- Thursday, March 24, 2016

Many have praised Judge Merrick Garland as a judicial moderate who has practiced “restraint” instead of “activism” on the bench, but his decisions say otherwise when it comes to Second Amendment rights.

In 1997, President Clinton nominated Judge Garland to the United States Court of Appeals for the District of Columbia Circuit.

Only three years later, Judge Garland voted against the National Rifle Association in a case challenging an expansion of the Brady Bill implemented under then-Attorney General Janet Reno.

This expansion included the six-month retention of lawful gun purchaser’s records from the National Instant Check System.

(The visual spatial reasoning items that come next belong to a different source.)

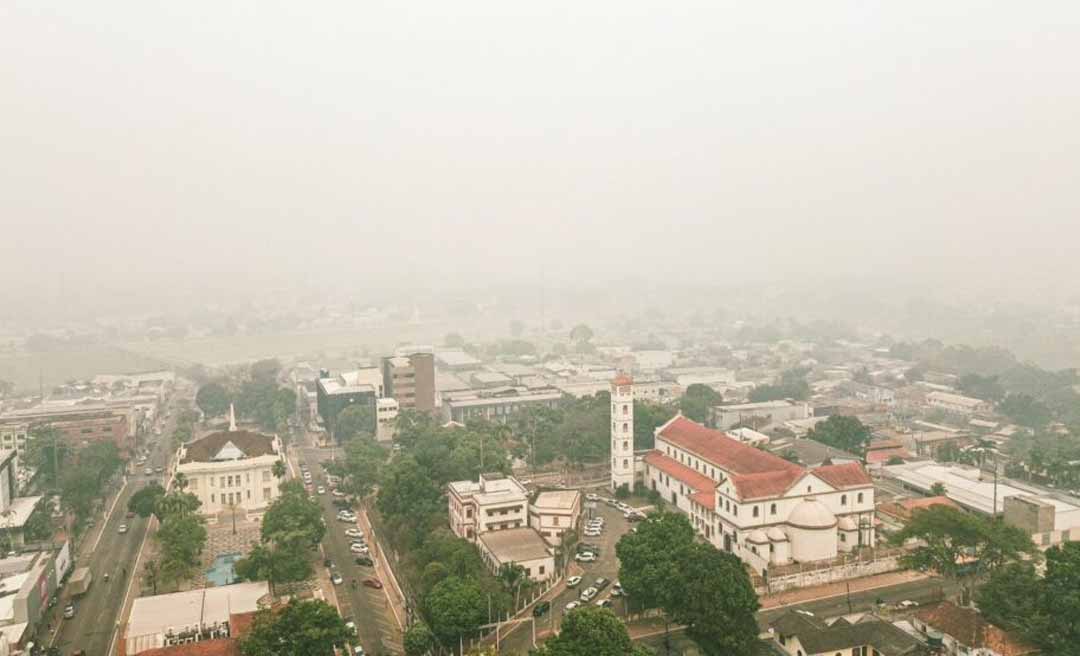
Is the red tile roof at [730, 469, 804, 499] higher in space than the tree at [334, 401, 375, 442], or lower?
higher

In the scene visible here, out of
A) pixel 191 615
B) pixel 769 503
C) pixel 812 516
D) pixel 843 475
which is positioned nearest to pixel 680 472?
pixel 769 503

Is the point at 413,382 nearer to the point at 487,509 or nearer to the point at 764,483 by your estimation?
the point at 487,509

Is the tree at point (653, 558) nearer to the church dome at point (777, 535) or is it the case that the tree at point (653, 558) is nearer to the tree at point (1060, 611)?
the church dome at point (777, 535)

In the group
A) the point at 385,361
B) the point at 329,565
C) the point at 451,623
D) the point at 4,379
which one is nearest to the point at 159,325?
the point at 4,379

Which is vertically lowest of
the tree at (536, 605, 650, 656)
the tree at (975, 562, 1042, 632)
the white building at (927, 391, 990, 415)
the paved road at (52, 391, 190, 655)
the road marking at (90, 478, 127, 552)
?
the white building at (927, 391, 990, 415)

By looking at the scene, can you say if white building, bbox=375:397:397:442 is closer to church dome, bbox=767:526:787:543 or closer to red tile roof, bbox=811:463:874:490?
church dome, bbox=767:526:787:543

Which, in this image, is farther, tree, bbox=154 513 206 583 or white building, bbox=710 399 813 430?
white building, bbox=710 399 813 430

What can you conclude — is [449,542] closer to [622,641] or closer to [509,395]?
[622,641]

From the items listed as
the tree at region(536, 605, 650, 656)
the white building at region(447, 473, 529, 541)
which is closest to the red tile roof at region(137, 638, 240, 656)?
the tree at region(536, 605, 650, 656)
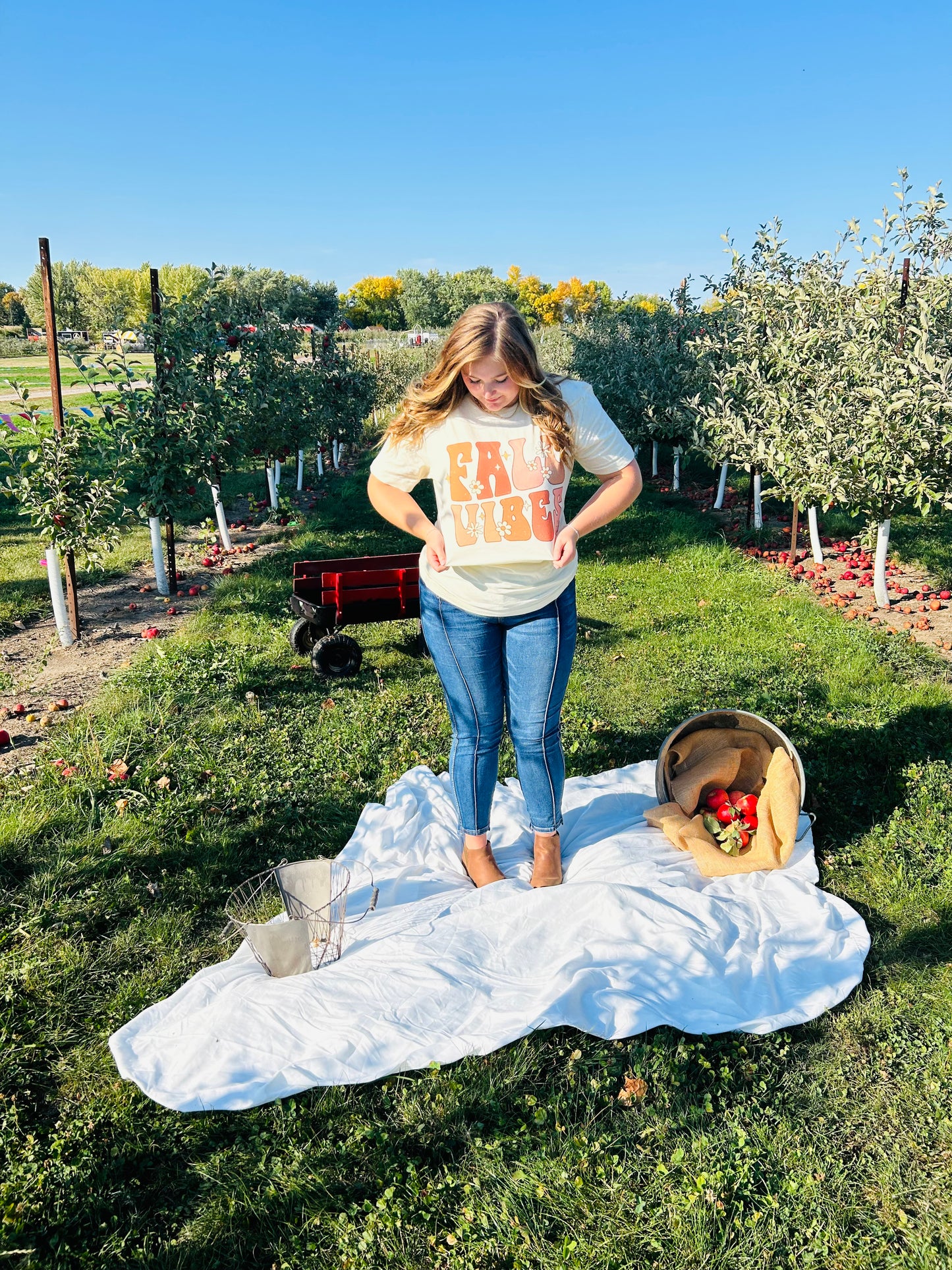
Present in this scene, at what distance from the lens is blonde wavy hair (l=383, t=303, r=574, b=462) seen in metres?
2.81

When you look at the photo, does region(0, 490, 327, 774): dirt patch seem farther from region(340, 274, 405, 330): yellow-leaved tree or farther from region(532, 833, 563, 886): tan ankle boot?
region(340, 274, 405, 330): yellow-leaved tree

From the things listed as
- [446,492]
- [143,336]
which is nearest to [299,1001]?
[446,492]

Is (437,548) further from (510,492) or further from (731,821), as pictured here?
(731,821)

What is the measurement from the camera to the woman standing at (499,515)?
291 cm

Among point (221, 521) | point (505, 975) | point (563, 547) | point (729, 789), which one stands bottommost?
point (505, 975)

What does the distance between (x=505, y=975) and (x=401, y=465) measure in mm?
1806

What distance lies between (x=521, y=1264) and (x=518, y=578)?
1960mm

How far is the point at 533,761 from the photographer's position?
3320 mm

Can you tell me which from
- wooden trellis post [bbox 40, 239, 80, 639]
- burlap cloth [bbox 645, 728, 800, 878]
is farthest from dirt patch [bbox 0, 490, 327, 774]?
Result: burlap cloth [bbox 645, 728, 800, 878]

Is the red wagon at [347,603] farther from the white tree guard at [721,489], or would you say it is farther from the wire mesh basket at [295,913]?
the white tree guard at [721,489]

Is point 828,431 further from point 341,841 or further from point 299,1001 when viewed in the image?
point 299,1001

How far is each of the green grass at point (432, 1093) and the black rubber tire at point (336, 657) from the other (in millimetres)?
840

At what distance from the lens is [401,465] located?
312cm

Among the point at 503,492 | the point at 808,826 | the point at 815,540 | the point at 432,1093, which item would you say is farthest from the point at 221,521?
the point at 432,1093
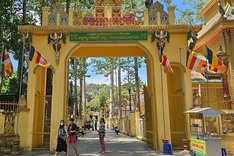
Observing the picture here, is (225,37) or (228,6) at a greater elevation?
(228,6)

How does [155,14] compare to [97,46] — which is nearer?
[155,14]

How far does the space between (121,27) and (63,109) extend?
480 centimetres

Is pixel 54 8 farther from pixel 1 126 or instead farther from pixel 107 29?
pixel 1 126

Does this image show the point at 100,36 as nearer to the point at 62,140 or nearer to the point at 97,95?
the point at 62,140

In this case, Judge Garland voted alongside one of the most liberal judges on the bench, Circuit Judge David Tatel, to affirm the district court’s dismissal of the National Rifle Association’s complaint.

The decision ultimately resulted in the upholding of what was essentially an informal gun registry in violation of the Brady Bill.

In 2007, Judge Garland again attempted to undermine the rights of lawful gun owners by voting with Judge Tatel to grant a petition for rehearing en banc on a three-judge panel decision that struck down a law that banned individual handgun possession.

Judge Garland and Judge Tatel lost this vote, but it is likely that the law banning individual handgun possession would have been reinstated if they had won.

Furthermore, if Judge Garland and Judge Tatel had won, the Supreme Court may not have had the chance to protect the rights of gun owners in D.C. v. Heller for many more years, if ever.

The evidence is clear.

Judge Garland becoming a justice on the Supreme Court would be a complete disaster for supporters of the Second Amendment.

His liberal view of gun rights would surely alter the ideological balance of the high court.

In fact, Judge Garland’s existence on the bench would create the first liberal majority seen in the high court in over 40 years.

A liberal majority on the Supreme Court could very well be the end of the Second Amendment as we know it today.

And, for those of you who are still not convinced, ask yourself one question.

Would President Obama nominate someone to the Supreme Court who would undermine his seven years of work to limit and destroy the right of American citizens to bear arms?

Madison Gesiotto is a staff editor for the Ohio State Journal of Criminal Law. The author’s views are her own and do not necessarily reflect those of the Ohio State Journal of Criminal Law.